In the second stage of this study, we implemented ComBat with the aim of removing the variability introduced by the reconstructions. In a multicenter study on breast cancer [18F]FDG PET images, ComBat was successfully used to realign SUV measurements and multiple textural features [11]. Moreover, this approach has been validated for scanner effect removal in other imaging technologies such as CT [28] and MRI [29]. A better alignment in MTV between the different reconstruction methods was indeed accomplished once ComBat was applied. Our data showed very high values which caused large variability within reconstruction methods (Table 4). These extremely large values are generally originated by the presence of bulky tumors and the flooding effect caused by some segmentation methods. To deal with these extreme outliers, we used Log-transformed ComBat which achieves an improved alignment of MTV values between reconstructions compared to Regular ComBat. Some other versions of ComBat were implemented in the attempt to further remove this variability (using the median and the IQR in the transformation); however, these did not show a significant improvement.

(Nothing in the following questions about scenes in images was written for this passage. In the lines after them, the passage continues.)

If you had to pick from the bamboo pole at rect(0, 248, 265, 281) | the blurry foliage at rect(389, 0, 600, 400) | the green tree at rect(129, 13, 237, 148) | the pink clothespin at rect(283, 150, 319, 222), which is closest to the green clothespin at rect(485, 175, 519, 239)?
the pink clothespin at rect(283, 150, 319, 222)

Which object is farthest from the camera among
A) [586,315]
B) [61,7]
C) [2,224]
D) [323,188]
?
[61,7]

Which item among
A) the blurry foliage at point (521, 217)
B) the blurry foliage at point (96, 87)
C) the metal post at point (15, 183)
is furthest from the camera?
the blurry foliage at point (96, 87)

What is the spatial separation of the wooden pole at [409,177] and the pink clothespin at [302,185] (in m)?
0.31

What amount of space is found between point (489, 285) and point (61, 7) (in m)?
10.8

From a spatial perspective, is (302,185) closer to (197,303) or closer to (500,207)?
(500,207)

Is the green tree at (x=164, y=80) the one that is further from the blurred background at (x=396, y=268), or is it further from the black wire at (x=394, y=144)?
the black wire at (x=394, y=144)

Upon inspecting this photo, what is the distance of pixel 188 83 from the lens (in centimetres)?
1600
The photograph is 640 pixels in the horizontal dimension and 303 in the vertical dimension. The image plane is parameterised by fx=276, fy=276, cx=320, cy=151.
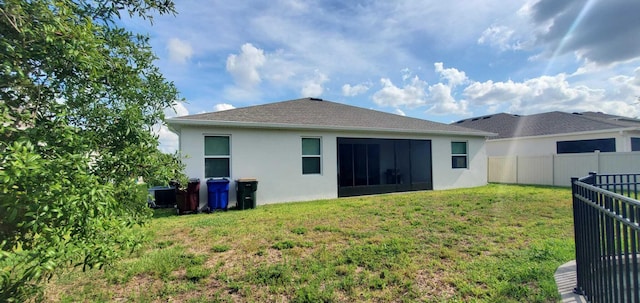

Despite a better alignment after ComBat, we still observed a decrease in accuracy and a worsened precision when comparing EARL2 and HR to EARL1. Therefore, an upfront harmonization of image quality and use of a consensus segmentation method are highly preferred. Furthermore, use of regular version of ComBat for the transformation resulted in negative MTV values for several segmentation methods particularly when using the HR reconstruction. Bearing this in mind, we believe ComBat should be used with caution. Adjusting the parameters of this method is important in order to avoid incoherent results and to mitigate any possible side effects of the ComBat harmonization.

The overall uncertainty and variability of PET extracted features can often be explained by the technical aspects involved in imaging acquisition. As such, unexpected deviations in volumetric features like MTV have to be carefully considered and should not be hastily adopted for response prediction. Novel technological implementations in reconstruction methods are significantly improving image quality standards; however, they have the effect of generating discrepancies in multicenter studies as not all PET systems can be equally equipped with these technologies. Lack of standardization is, therefore, becoming the main issue in MTV analysis of [18F]FDG PET-CT images. To address this matter, multiple medical societies like the European Association of Nuclear Medicine or the Society of Nuclear Medicine and Molecular Imaging are advocating for the inclusion of harmonized practices which can alleviate the variability and promote robust tumor quantification. Finally and most importantly, the harmonization of these methods is an essential step toward the implementation of MTV as a prognostic factor in clinical practice.

Conclusion

This work corroborates the fact that robustness of MTV depends on both segmentation method and reconstruction methods. We found SUV4.0 to be the recommended method for lesion delineation, showing least sensitivity to image reconstruction settings. Moreover, ComBat was partially able to reduce reconstruction dependent MTV variability, provided a log-transformation to account for the non-normal distribution of MTVs is included. In conclusion, herein we demonstrate the impact of the imaging technical aspects in PET derived MTV and we highlight the importance of standardization in imaging workflows in order to enhance reproducibility for multicenter studies and, ultimately, the implementation of MTV for prognosis in clinical practice.